Unless: I wonder if a Debian package of the Compress::Zlib built for 686 would help at all. Anybody able to profile the difference for me, or give me pointers on the best Debian way to go about that?
Moving on, we can't get at the profiling of BML::__ANON__ stuff (which is all BML pages). But... we for profiling have a special BML mode that compiles all BML pages to named subs instead of anonymous subs. That might prove interesting.
DBI stuff: ignore. I wasn't profiling with memcache. That stuff mostly goes away.
Apache::LiveJournal::db_logger/::trans: again, those just call a lot of XS stuff, they're not actually slow. (::trans might help to improve, but db_logger is simple)

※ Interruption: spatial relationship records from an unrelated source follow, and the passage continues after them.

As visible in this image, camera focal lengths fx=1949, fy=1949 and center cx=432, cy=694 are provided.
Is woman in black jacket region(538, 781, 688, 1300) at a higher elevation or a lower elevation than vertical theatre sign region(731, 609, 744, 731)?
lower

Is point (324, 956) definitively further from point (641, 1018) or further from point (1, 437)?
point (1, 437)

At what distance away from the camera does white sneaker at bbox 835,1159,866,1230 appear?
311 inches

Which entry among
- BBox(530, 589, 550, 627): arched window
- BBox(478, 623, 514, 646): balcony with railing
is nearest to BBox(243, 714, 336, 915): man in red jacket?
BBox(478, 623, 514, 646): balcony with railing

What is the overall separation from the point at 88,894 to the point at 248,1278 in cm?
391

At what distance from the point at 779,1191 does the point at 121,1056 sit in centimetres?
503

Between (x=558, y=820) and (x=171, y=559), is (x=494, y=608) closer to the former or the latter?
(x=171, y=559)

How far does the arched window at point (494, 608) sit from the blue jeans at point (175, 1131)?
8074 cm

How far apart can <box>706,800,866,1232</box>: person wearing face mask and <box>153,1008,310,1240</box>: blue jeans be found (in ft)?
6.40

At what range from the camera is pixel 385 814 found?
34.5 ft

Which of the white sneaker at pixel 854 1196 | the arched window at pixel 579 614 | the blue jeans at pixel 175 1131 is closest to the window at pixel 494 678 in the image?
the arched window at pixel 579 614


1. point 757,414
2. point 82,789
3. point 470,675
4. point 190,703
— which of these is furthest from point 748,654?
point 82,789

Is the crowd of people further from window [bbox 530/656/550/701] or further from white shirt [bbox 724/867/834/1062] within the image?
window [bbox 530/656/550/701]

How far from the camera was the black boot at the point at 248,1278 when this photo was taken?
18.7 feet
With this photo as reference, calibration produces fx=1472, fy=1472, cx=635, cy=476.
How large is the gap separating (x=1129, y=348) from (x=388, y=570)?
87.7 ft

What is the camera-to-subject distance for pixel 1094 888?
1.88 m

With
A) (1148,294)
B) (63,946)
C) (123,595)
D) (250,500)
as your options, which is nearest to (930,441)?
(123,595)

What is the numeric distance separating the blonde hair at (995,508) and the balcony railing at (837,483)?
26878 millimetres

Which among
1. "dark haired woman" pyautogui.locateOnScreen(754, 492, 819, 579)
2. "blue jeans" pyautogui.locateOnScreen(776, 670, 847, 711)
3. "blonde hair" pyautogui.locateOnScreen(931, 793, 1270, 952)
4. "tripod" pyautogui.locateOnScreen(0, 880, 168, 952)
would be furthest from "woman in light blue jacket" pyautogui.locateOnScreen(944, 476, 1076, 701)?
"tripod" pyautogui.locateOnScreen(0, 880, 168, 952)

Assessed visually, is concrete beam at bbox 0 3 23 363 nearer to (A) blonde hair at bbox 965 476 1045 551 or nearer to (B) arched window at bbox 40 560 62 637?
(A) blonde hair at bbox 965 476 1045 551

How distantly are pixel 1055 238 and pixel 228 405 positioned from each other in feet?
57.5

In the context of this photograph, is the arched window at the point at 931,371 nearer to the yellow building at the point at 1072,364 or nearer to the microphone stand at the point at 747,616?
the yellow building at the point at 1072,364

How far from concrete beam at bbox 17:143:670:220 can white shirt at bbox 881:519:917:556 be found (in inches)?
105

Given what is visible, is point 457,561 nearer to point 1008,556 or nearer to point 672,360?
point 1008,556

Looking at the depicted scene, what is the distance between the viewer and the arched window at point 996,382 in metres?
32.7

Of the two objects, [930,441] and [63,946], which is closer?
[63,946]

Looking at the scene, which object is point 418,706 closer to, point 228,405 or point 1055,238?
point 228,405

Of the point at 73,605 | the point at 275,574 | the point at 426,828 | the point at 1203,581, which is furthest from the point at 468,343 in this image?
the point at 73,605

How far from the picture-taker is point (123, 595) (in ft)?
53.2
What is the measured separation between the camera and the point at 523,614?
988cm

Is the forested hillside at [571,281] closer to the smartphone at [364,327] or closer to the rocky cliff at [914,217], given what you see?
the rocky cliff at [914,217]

load_comments.... it is big and perhaps CPU heavy, but I don't see any obvious way to improve it, and it's fragile, so I don't want to really mess with it.
I think the big thing to do here is investigate how to make gzip stuff faster, if possible, and break up the BML reporting so we can see where we really need to work on.
The good thing is that the HTML cleaner doesn't even show up in that list anymore.
Curious: why don't I see any S1 or S2 function calls in the dprofpp trace? (dprofpp -T shows no match for "create_view" or "LJ::S2", which it should?) Does Devel::Dprof exclude certain things? I don't see the pattern. Oh, probably because all that S1/S2/"make_journal" stuff is called from a closure within Apache::LiveJournal::journal_content .... ah, hell. I think Devel::Dprof is pretty much useless for us, then?
Update: Rebuilt libcompress-zlib-perl with apt-build to see if gcc could make faster code for it if it didn't have to be 386-safe. Benchmarks, unfortunately, are exactly the same.